(Data in this exercise begins)

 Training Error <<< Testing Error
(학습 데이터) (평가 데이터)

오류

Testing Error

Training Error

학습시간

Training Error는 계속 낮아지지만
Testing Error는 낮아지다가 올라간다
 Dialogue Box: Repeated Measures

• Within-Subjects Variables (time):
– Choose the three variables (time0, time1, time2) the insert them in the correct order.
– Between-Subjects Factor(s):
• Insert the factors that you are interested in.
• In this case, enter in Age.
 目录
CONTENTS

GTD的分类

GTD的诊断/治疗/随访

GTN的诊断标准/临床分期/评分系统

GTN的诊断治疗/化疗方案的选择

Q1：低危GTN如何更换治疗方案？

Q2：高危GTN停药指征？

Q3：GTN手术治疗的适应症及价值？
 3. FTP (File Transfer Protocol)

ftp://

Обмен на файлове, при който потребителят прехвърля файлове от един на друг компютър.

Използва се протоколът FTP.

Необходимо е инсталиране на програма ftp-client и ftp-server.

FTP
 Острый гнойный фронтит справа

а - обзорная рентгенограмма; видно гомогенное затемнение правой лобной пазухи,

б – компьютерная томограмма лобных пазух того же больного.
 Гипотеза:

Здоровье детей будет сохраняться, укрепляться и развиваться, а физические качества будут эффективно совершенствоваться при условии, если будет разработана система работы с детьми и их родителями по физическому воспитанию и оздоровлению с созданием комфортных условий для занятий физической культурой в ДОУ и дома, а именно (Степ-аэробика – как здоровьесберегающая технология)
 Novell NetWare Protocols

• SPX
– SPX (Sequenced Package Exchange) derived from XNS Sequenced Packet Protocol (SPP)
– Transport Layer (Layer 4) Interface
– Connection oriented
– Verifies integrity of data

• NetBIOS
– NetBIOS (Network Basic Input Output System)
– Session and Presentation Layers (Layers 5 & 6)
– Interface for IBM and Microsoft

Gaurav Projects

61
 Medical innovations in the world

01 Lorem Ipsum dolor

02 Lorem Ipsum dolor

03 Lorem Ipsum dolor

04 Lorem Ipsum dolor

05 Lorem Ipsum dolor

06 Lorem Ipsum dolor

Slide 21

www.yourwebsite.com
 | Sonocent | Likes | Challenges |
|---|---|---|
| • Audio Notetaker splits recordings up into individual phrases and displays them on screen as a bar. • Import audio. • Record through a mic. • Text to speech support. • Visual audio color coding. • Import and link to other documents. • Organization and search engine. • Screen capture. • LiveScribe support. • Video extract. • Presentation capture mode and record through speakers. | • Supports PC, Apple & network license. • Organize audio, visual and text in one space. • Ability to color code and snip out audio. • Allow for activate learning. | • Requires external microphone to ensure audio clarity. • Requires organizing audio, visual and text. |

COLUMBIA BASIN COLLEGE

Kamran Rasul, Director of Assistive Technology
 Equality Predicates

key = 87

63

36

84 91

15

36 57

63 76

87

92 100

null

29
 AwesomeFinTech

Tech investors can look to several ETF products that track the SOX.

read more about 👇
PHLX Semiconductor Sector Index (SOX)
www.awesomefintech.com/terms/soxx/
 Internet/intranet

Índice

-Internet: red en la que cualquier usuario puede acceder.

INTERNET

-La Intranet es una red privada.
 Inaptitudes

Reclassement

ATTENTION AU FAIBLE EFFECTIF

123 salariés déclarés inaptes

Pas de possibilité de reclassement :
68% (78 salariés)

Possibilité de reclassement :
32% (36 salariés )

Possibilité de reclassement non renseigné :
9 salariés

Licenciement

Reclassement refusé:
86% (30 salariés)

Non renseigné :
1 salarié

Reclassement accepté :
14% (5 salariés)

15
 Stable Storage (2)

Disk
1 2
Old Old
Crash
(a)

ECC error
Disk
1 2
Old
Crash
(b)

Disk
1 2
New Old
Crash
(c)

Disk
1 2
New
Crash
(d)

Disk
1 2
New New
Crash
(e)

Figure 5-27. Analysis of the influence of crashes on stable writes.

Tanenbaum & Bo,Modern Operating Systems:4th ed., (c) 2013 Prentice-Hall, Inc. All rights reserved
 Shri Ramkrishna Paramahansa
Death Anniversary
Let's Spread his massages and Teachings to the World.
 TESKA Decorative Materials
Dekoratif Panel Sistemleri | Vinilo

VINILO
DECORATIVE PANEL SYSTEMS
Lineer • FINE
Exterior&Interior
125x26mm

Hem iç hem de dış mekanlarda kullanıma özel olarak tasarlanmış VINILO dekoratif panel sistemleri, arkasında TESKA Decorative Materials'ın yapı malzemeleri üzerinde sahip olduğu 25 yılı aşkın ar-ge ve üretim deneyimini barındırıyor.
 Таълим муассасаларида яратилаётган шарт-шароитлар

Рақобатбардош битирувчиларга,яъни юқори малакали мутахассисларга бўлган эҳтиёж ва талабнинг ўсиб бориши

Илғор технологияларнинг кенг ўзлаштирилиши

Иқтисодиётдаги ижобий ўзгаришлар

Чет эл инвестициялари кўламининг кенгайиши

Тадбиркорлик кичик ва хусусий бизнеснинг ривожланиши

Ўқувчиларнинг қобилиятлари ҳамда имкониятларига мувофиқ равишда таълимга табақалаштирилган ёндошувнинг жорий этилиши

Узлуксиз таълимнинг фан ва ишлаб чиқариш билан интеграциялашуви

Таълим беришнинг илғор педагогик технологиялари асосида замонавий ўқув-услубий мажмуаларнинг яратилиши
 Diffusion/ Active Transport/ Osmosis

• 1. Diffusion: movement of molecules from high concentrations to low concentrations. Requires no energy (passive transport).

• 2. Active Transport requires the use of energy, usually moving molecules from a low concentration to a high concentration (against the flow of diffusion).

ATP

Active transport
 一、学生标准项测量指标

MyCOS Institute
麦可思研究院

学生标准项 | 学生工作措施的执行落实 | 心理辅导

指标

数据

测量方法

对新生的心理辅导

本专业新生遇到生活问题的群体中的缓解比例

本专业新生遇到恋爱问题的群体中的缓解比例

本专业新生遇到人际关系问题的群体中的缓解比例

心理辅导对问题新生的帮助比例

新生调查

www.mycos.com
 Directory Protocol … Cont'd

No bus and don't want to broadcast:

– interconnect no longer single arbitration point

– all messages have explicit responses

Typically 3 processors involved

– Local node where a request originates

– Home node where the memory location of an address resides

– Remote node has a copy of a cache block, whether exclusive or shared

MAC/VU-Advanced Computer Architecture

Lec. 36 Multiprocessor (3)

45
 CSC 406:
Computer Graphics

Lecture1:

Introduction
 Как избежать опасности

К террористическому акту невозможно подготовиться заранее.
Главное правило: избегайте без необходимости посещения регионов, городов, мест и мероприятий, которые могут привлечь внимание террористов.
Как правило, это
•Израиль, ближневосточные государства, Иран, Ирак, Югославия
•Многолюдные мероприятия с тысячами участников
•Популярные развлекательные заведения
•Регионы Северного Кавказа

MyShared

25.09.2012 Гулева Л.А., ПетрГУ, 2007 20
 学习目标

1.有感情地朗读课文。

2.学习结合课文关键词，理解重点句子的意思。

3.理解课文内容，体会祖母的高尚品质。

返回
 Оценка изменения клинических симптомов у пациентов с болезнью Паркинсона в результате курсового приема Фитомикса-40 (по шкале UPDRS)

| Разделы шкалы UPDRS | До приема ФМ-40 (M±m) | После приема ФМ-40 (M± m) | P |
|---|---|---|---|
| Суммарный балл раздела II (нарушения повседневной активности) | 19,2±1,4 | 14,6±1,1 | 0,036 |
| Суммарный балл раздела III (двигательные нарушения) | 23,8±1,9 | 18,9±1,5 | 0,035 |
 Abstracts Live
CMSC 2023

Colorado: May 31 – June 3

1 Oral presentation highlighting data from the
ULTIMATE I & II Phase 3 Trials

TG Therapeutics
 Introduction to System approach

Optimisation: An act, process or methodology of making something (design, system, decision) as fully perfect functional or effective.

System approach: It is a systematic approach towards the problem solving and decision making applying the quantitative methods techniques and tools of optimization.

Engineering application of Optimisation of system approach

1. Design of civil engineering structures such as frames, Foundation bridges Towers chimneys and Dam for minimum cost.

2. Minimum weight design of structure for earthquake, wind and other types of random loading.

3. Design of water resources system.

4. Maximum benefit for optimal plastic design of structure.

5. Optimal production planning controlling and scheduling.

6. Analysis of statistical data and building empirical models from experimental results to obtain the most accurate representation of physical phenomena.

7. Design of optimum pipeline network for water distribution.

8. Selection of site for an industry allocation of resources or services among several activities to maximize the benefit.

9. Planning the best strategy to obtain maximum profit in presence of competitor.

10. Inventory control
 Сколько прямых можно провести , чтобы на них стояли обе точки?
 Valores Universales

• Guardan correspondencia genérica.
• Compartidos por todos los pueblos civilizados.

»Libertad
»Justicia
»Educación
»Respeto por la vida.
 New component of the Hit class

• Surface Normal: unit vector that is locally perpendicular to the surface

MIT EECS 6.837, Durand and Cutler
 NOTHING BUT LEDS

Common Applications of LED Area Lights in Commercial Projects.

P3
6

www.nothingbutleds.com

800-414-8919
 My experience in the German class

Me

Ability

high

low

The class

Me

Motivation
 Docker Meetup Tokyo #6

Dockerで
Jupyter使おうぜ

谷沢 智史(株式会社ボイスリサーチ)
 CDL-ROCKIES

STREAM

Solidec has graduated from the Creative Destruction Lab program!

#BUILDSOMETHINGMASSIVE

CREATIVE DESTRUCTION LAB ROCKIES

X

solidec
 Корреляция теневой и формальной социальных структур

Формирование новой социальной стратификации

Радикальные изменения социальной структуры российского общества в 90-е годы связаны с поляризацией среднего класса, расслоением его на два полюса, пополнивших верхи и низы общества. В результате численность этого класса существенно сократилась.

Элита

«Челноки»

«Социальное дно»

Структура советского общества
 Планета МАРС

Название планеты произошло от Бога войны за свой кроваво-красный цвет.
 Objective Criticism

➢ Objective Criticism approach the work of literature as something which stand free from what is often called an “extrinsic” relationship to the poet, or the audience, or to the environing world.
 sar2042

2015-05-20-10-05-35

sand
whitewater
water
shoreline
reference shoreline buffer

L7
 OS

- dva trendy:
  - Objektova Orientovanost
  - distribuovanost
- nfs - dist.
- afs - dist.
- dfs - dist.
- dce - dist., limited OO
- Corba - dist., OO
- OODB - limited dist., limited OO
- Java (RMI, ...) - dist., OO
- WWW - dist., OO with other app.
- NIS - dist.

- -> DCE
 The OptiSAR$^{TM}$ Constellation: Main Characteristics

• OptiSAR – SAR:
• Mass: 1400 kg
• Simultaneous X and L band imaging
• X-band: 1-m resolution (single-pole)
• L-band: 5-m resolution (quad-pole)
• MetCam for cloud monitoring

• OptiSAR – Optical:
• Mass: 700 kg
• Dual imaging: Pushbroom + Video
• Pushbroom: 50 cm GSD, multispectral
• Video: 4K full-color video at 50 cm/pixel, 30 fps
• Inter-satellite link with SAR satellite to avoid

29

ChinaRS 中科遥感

(Data in this exercise ends)

• _Work instruction_: Beginning at the line above with "Stable Storage (2)" and finishing at the line with "Чет эл инвестициялари кўламининг кенгайиши", return each line exactly and return nothing else.

• _Response to the exercise_:
 Stable Storage (2)

Disk
1 2
Old Old
Crash
(a)

ECC error
Disk
1 2
Old
Crash
(b)

Disk
1 2
New Old
Crash
(c)

Disk
1 2
New
Crash
(d)

Disk
1 2
New New
Crash
(e)

Figure 5-27. Analysis of the influence of crashes on stable writes.

Tanenbaum & Bo,Modern Operating Systems:4th ed., (c) 2013 Prentice-Hall, Inc. All rights reserved
 Shri Ramkrishna Paramahansa
Death Anniversary
Let's Spread his massages and Teachings to the World.
 TESKA Decorative Materials
Dekoratif Panel Sistemleri | Vinilo

VINILO
DECORATIVE PANEL SYSTEMS
Lineer • FINE
Exterior&Interior
125x26mm

Hem iç hem de dış mekanlarda kullanıma özel olarak tasarlanmış VINILO dekoratif panel sistemleri, arkasında TESKA Decorative Materials'ın yapı malzemeleri üzerinde sahip olduğu 25 yılı aşkın ar-ge ve üretim deneyimini barındırıyor.
 Таълим муассасаларида яратилаётган шарт-шароитлар

Рақобатбардош битирувчиларга,яъни юқори малакали мутахассисларга бўлган эҳтиёж ва талабнинг ўсиб бориши

Илғор технологияларнинг кенг ўзлаштирилиши

Иқтисодиётдаги ижобий ўзгаришлар

Чет эл инвестициялари кўламининг кенгайиши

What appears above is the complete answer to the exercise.